** START LISTED ENTRIES **

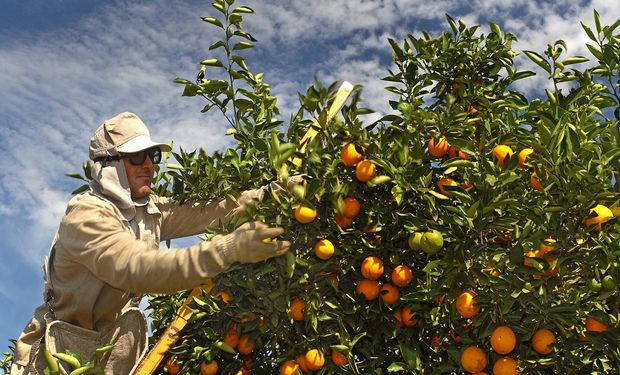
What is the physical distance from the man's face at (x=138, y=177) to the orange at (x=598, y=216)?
86.1 inches

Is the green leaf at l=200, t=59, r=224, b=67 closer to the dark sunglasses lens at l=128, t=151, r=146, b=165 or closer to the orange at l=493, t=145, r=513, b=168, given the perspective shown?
the dark sunglasses lens at l=128, t=151, r=146, b=165

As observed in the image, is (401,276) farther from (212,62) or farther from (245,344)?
(212,62)

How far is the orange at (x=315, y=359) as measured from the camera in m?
2.73

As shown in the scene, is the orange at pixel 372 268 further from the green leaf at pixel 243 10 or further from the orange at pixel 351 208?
the green leaf at pixel 243 10

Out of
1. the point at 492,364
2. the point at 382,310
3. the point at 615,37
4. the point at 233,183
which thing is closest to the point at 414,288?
the point at 382,310

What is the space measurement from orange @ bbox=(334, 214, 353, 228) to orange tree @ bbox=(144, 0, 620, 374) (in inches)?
0.4

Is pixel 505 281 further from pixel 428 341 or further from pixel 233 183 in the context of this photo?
pixel 233 183

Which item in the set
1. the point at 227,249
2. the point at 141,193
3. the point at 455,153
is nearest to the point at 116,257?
the point at 141,193

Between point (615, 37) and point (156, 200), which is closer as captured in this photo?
point (615, 37)

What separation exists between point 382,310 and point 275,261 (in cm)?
52

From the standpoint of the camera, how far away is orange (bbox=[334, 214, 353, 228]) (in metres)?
2.77

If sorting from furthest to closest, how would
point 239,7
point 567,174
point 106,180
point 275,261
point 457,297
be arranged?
point 239,7, point 106,180, point 275,261, point 457,297, point 567,174

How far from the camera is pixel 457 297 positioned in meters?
2.61

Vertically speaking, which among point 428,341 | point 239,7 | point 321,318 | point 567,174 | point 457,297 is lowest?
point 428,341
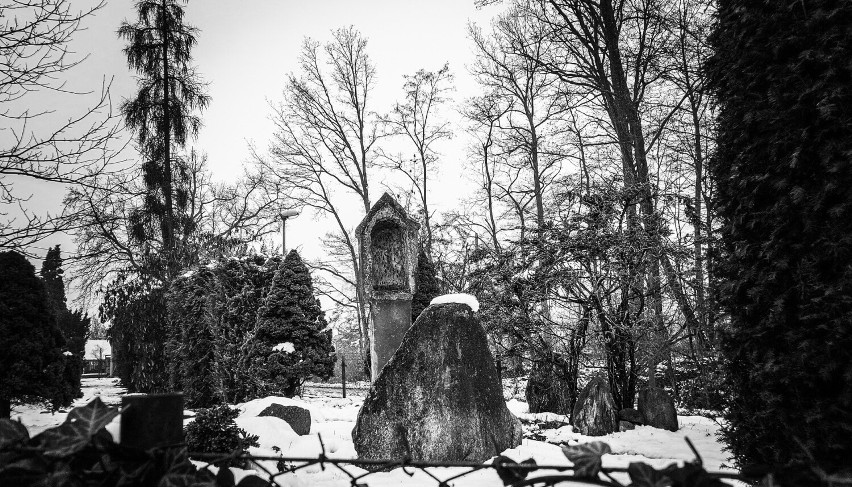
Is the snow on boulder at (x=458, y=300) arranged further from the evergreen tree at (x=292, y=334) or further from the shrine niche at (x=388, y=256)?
the evergreen tree at (x=292, y=334)

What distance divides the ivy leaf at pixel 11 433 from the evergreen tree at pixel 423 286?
531 inches

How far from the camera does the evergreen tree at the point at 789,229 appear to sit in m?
2.63

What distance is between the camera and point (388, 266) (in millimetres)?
14812

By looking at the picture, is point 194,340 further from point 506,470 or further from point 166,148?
point 506,470

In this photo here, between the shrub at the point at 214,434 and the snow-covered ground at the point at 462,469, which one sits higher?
the shrub at the point at 214,434

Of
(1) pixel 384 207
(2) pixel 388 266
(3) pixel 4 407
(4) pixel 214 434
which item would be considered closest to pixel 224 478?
(4) pixel 214 434

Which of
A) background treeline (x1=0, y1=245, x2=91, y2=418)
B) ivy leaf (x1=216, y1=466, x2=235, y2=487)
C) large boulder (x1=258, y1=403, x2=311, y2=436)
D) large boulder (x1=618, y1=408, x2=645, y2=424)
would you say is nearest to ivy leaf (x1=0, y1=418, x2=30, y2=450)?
ivy leaf (x1=216, y1=466, x2=235, y2=487)

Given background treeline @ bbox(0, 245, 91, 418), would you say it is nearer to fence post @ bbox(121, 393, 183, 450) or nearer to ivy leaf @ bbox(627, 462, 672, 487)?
fence post @ bbox(121, 393, 183, 450)

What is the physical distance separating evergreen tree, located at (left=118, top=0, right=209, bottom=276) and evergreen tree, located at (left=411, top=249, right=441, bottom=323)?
983cm

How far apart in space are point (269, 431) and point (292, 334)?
28.0 feet

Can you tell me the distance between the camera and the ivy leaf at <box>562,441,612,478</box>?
0.58 meters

** END LISTED ENTRIES **

▶ **WHAT THE EXERCISE ASKS**
Format all of the lines above as a single numbered list. Omit the blank lines and the picture markers.

▶ **RESULT**
1. What is the physical distance from the man's face at (x=138, y=177) to the orange at (x=598, y=216)?
2. 86.1 inches
3. Is the green leaf at l=200, t=59, r=224, b=67 closer to the dark sunglasses lens at l=128, t=151, r=146, b=165 or closer to the orange at l=493, t=145, r=513, b=168, given the perspective shown?
4. the dark sunglasses lens at l=128, t=151, r=146, b=165
5. As observed in the image, is (401,276) farther from (212,62) or farther from (245,344)?
6. (212,62)
7. How far is the orange at (x=315, y=359) as measured from the camera in m?
8. 2.73
9. As shown in the scene, is the orange at pixel 372 268 further from the green leaf at pixel 243 10 or further from the orange at pixel 351 208?
10. the green leaf at pixel 243 10
11. Out of
12. 1. the point at 492,364
13. 2. the point at 382,310
14. 3. the point at 615,37
15. 4. the point at 233,183
16. which thing is closest to the point at 414,288?
17. the point at 382,310
18. What is the space measurement from orange @ bbox=(334, 214, 353, 228) to orange tree @ bbox=(144, 0, 620, 374) (in inches)?
19. 0.4
20. Is pixel 505 281 further from pixel 428 341 or further from pixel 233 183 in the context of this photo?
21. pixel 233 183
22. Which item in the set
23. 1. the point at 227,249
24. 2. the point at 141,193
25. 3. the point at 455,153
26. is nearest to the point at 116,257?
27. the point at 141,193
28. Between point (615, 37) and point (156, 200), which is closer as captured in this photo?
29. point (615, 37)
30. What separation exists between point 382,310 and point 275,261 (in cm)?
31. 52
32. From the standpoint of the camera, how far away is orange (bbox=[334, 214, 353, 228]) (in metres)?
33. 2.77
34. If sorting from furthest to closest, how would
35. point 239,7
36. point 567,174
37. point 106,180
38. point 275,261
39. point 457,297
40. be arranged?
41. point 239,7, point 106,180, point 275,261, point 457,297, point 567,174
42. How far from the camera is pixel 457 297 positioned in meters?
43. 2.61
44. Vertically speaking, which among point 428,341 | point 239,7 | point 321,318 | point 567,174 | point 457,297 is lowest?
45. point 428,341
46. Is the snow on boulder at (x=458, y=300) arranged further from the evergreen tree at (x=292, y=334) or further from the shrine niche at (x=388, y=256)?
47. the evergreen tree at (x=292, y=334)
48. What distance divides the ivy leaf at pixel 11 433 from the evergreen tree at pixel 423 286?
49. 531 inches
50. How far from the camera does the evergreen tree at the point at 789,229 appear to sit in m?
51. 2.63
52. What distance is between the camera and point (388, 266) (in millimetres)?
53. 14812
54. By looking at the picture, is point 194,340 further from point 506,470 or further from point 166,148?
55. point 506,470
56. In this photo here, between the shrub at the point at 214,434 and the snow-covered ground at the point at 462,469, which one sits higher?
57. the shrub at the point at 214,434
58. Of
59. (1) pixel 384 207
60. (2) pixel 388 266
61. (3) pixel 4 407
62. (4) pixel 214 434
63. which item would be considered closest to pixel 224 478?
64. (4) pixel 214 434
65. Which of
66. A) background treeline (x1=0, y1=245, x2=91, y2=418)
67. B) ivy leaf (x1=216, y1=466, x2=235, y2=487)
68. C) large boulder (x1=258, y1=403, x2=311, y2=436)
69. D) large boulder (x1=618, y1=408, x2=645, y2=424)
70. would you say is nearest to ivy leaf (x1=0, y1=418, x2=30, y2=450)?
71. ivy leaf (x1=216, y1=466, x2=235, y2=487)
72. Given background treeline @ bbox(0, 245, 91, 418), would you say it is nearer to fence post @ bbox(121, 393, 183, 450) or nearer to ivy leaf @ bbox(627, 462, 672, 487)?
73. fence post @ bbox(121, 393, 183, 450)
74. What is the physical distance separating evergreen tree, located at (left=118, top=0, right=209, bottom=276) and evergreen tree, located at (left=411, top=249, right=441, bottom=323)?
75. 983cm
76. How far apart in space are point (269, 431) and point (292, 334)?
77. 28.0 feet
78. Can you tell me the distance between the camera and the ivy leaf at <box>562,441,612,478</box>?
79. 0.58 meters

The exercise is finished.